The Sunday Poem: Anthony Cronin's personal anthology

Mother, Among The Dustbins

Anthony Cronin. Photo by Tony Gavin
Anthony Cronin. Photo by Tony Gavin

Anthony Cronin

Anything less like the usually imagined or clichéd vie de poete than Stevie Smith's life would be hard to envisage. For many years she worked as secretary to a Sir George Newnes, publisher of popular magazines such as Answers and Titbits. And for much of her life she lived as a spinster with her aunt in the North London suburb of Palmers Green. Until the republication of her Novel On Yellow Paper in the 1960s, several years after its first appearance, she was virtually unknown to the general public.

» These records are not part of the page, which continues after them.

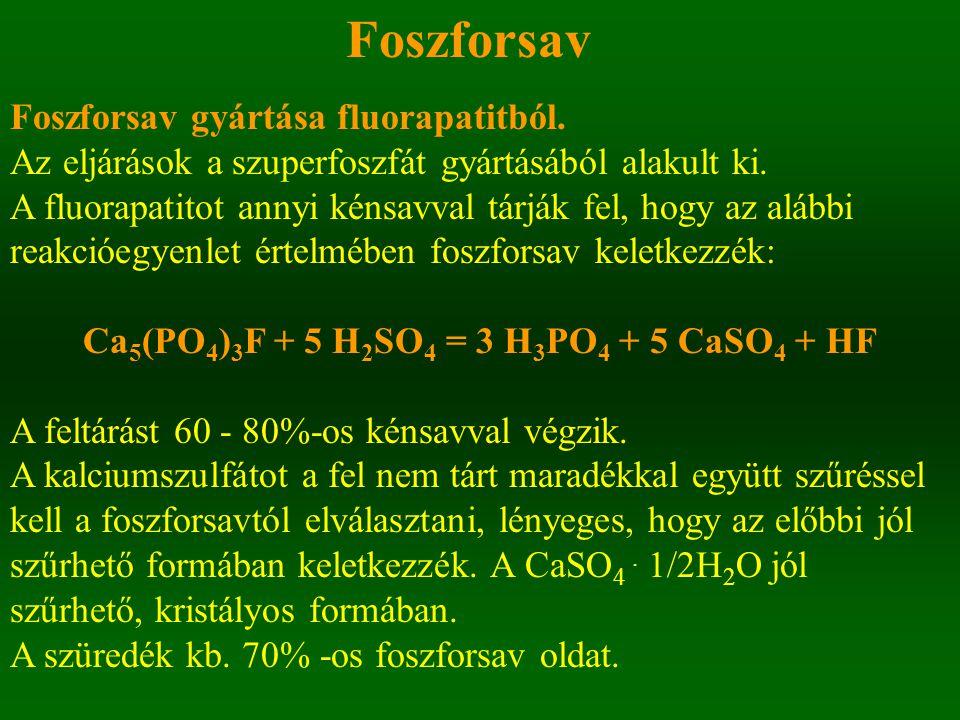 Foszforsav Foszforsav gyártása fluorapatitból. Az eljárások a szuperfoszfát gyártásából alakult ki. A fluorapatitot annyi kénsavval tárják fel, hogy a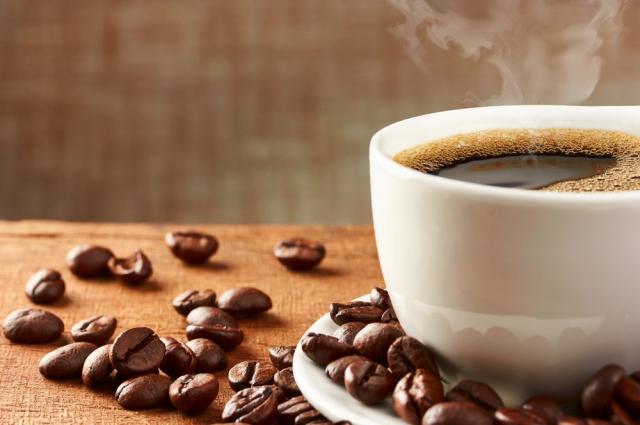 Кофе не так опасно, как думают многие.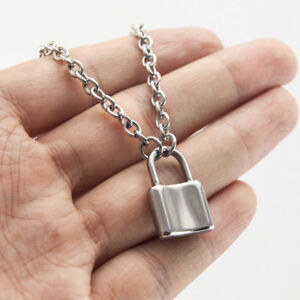 Women-Jewelry-Silver-Color-Padlock-Necklace-Alloy-Pendant-Chain-Gifts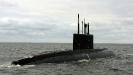 Дизель-электрическая подводная лодка проекта 636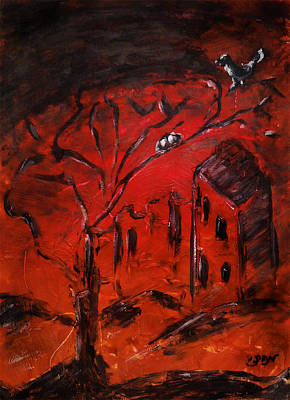 Art Print featuring the painting Red Orange Yellow Sunset With Bird Nest Castle And Tree Silhouette by M Zimmerman
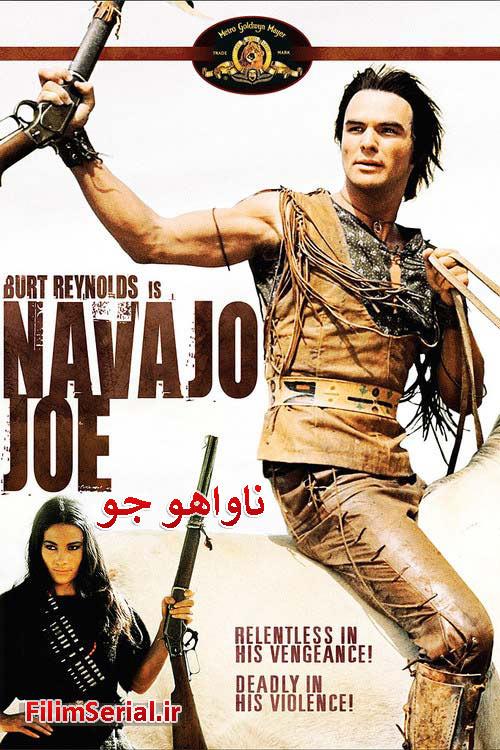 دانلود فیلم ناواهو جو دوبله فارسی Navajo Joe 1966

Yet Stevie Smith was one of the truly original voices of the 20th century, whose unique near-doggerel style gave full room to her beautiful sense of irony, compassion and understanding of human nature.

Mother, Among The Dustbins

Stevie Smith

Mother, among the dustbins and the manure

I feel the measure of my humanity, an allure

As of the presence of God. I am sure

In the dustbins, in the manure, in the cat at play,

In the presence of God, in a sure way

He moves there, Mother, what do you say?

I too have felt the presence of god in the broom

I hold, in the cobwebs in the room,

But most of all in the silence of the tomb.

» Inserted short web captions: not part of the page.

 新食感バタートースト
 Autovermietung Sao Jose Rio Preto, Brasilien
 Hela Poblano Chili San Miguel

Ah! but that thought that informs the hope of our kind

Is but an empty thing, what lies behind? -

Naught but the vanity of a protesting mind

That would not die. This is the thought that bounces

Within a conceited head and trounces

Inquiry. Man is most frivolous when he pronounces.

Well Mother, I shall continue to think as I do

And I think you would be wise to do so too,

Can you question the folly of man in the creation of God?

Who are you?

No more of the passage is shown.